A third of the country is under water due to a severe heat wave and prolonged monsoon that has wasted record amounts of rain.


With rivers breaking their banks, flash floods and glacial lakes bursting, Pakistan is facing its worst floods of the century. At least one-third of the country is under water. Scientists say many factors contributed to the extreme event, which displaced nearly 33 million people and killed more than 1,200.

Researchers say the catastrophe was probably triggered by unusual heat waves. In April and May, temperatures reached above 40 °C for extended periods at many places. On a hot day in May, the temperature in Jacobabad city reached 51 degrees Celsius. "These were no ordinary heat waves - these were the world's worst.  Pakistan was the hottest place we had on Earth," says Malik Amin Aslam, the country's former climate change minister based in Islamabad.

Warm air can hold more moisture. Zia Hashmi, a water resources engineer at the Global Change Impact Studies Center in Islamabad, says that earlier this year, meteorologists warned that extreme temperatures could result in the country's monsoon season, starting in July. There could be "above normal" levels of rainfall by September. , speaking in his personal capacity.

Snow melting

Athar Hussain, a climate scientist at COMSATS University Islamabad, says the intense heat also melted glaciers in the northern highlands, increasing the amount of water flowing into tributaries that eventually flow into the Indus River. The Indus River is Pakistan's largest river, and runs the length of the country from north to south, consuming large swaths of cities, towns and agricultural land along the way. It's not clear exactly how much snowmelt has flowed into the rivers this year, but Hashmi visited some high-altitude snowfields in July and noticed high flows and muddy water in the Hunza River, which flows into Sindh. Bridges. They say the mud indicates rapid melting, as fast water picks up sediment as it moves downstream.


The heat waves also coincided with another unusual event - a depression, or a system of severe low pressure in the Arabian Sea, that brought heavy rains to Pakistan's coastal provinces in early June. "We rarely have large-scale depression systems," Hussain says.

The unusual features were then compounded by the early arrival of the monsoon on June 30, which was "generally wet over a large area for a very long period," says Andrew King, a climate scientist at the University of Melbourne in Australia.

The effect is that Pakistan has so far received an average of three times the annual rainfall during the monsoon period. The southern provinces of Sindh and Balochistan have recovered five times more than the average. "The flood is over," says Hashmi.

Once on land, most of this water has nowhere to go. More than 12 lakh houses, 5 thousand km of roads and 240 bridges have been destroyed. Aslam says that in Sindh, a long lake has formed, tens of kilometers wide, and more water will continue to flow into it. "The worst is not over."

Other factors

King says some weather agencies also predict that the ongoing La Nina weather event — a phenomenon typically associated with strong monsoon conditions in India and Pakistan — will continue through the end of the year. . "It's not a very strong link, but it's probably contributing to increased precipitation."

Human-induced global warming can also intensify rainfall. Hussain says climate models suggest a warmer world will contribute to more intense rainfall. Between 1986 and 2015, temperatures in Pakistan increased by 0.3 °C per decade, which is higher than the global average.

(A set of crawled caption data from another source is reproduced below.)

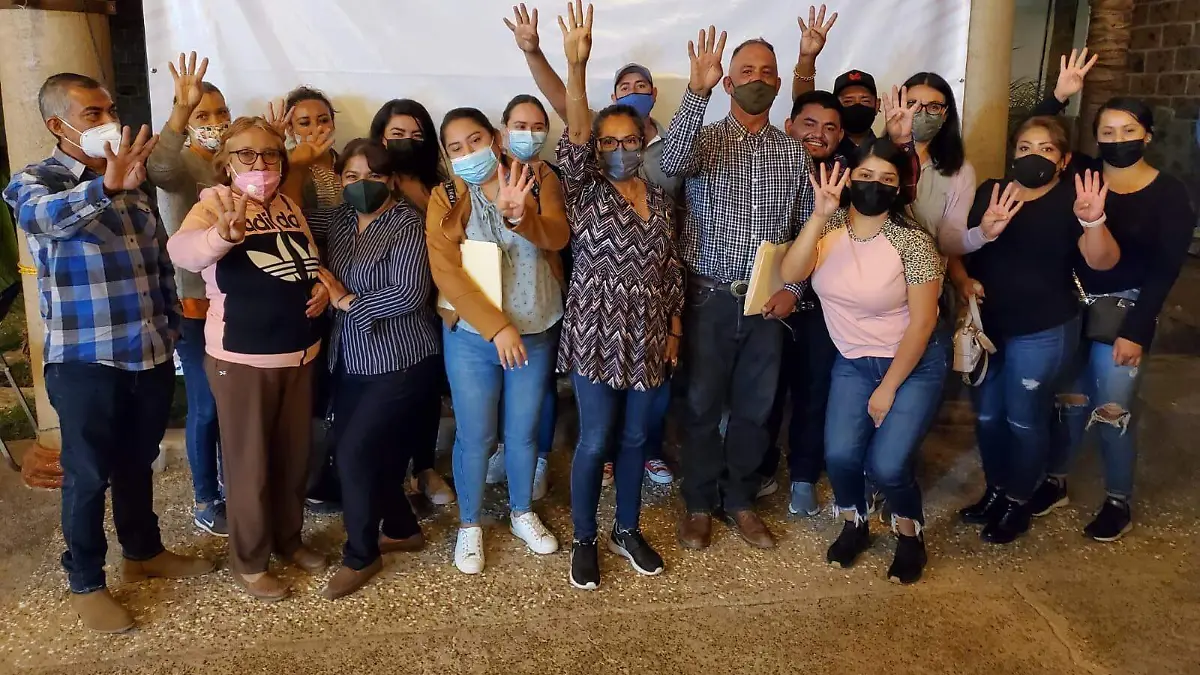 Por inconsistencia candidatura de Morena en Cuerámaro es rechazada por el IEEG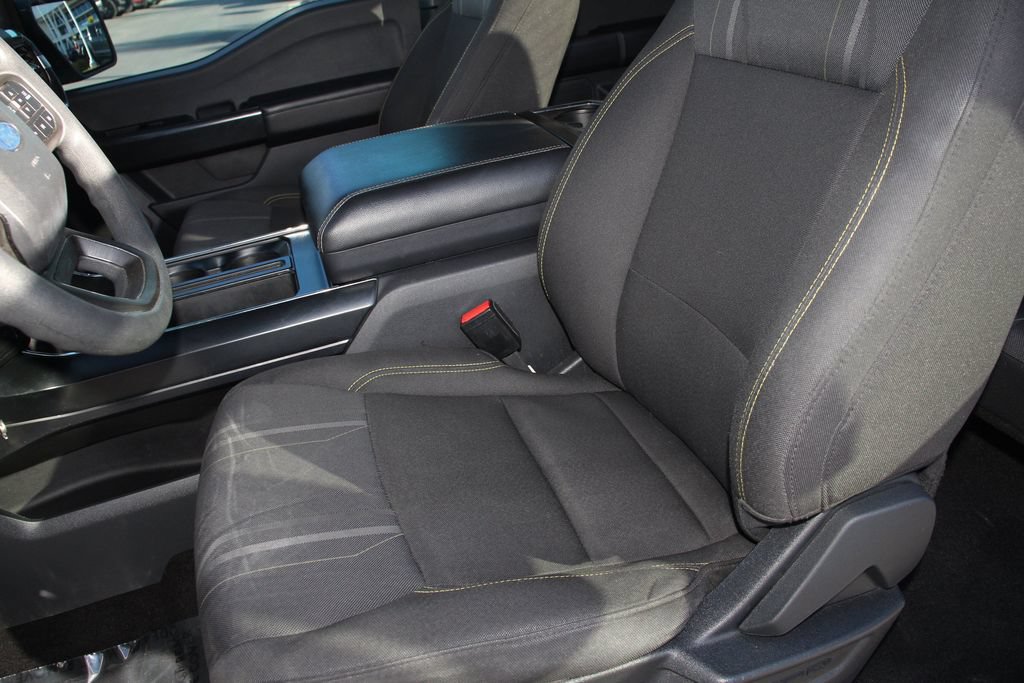Certified 2024 Ford F150 STX RWD image 23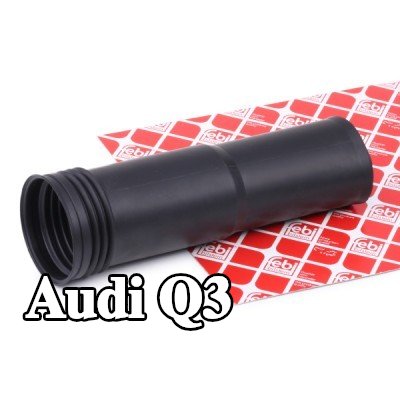 FEBI BILSTEIN غطاء غبار ممتص الصدمات المحور الخلفي الأيسر, المحور الخلفي الأيمن — Audi Q3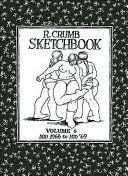 Sketchbook. Volume 6, Mid 1968 to mid '69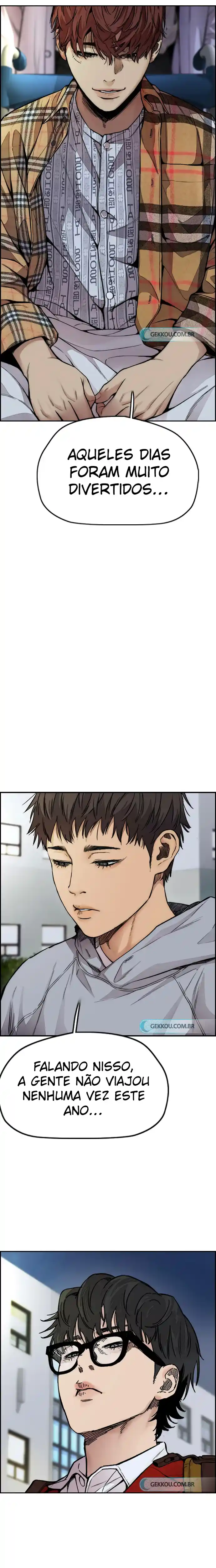 Read Wind Breaker Manhwa Português Manga Online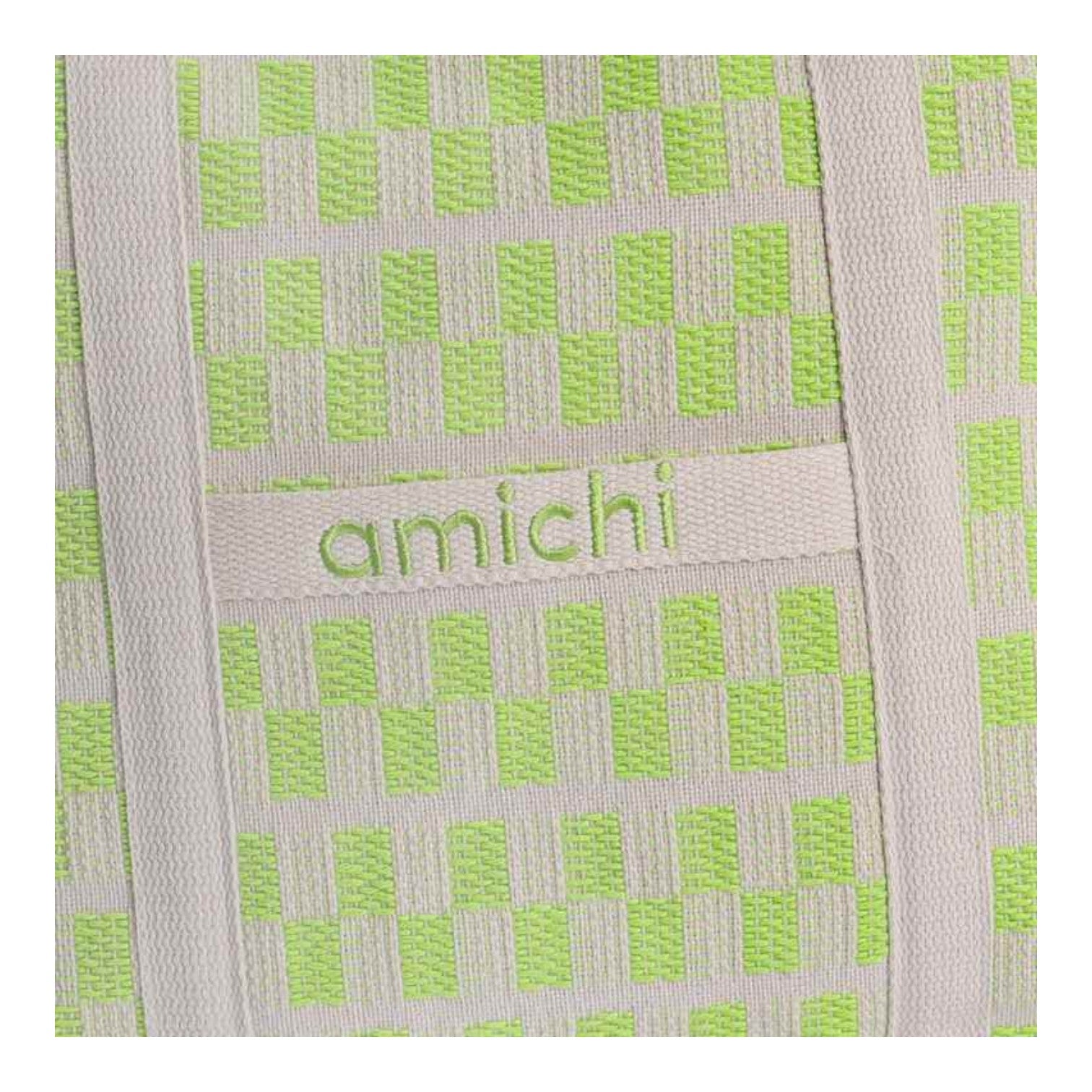 Bolsa playa Amichi Fathom Lima - KimondoShop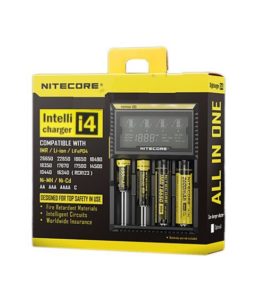 Nitecore I4 Charger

Researchers and government officials also say other factors likely contributed to the disaster, including an ineffective early warning system for floods, poor disaster management, political instability and unplanned urban development. Lack of drainage and storage infrastructure, as well as the large number of people living in flood-prone areas, are also implicated. "These are governance issues, but they are very minor compared to the level of tragedy that we are seeing unfold," says Aslam.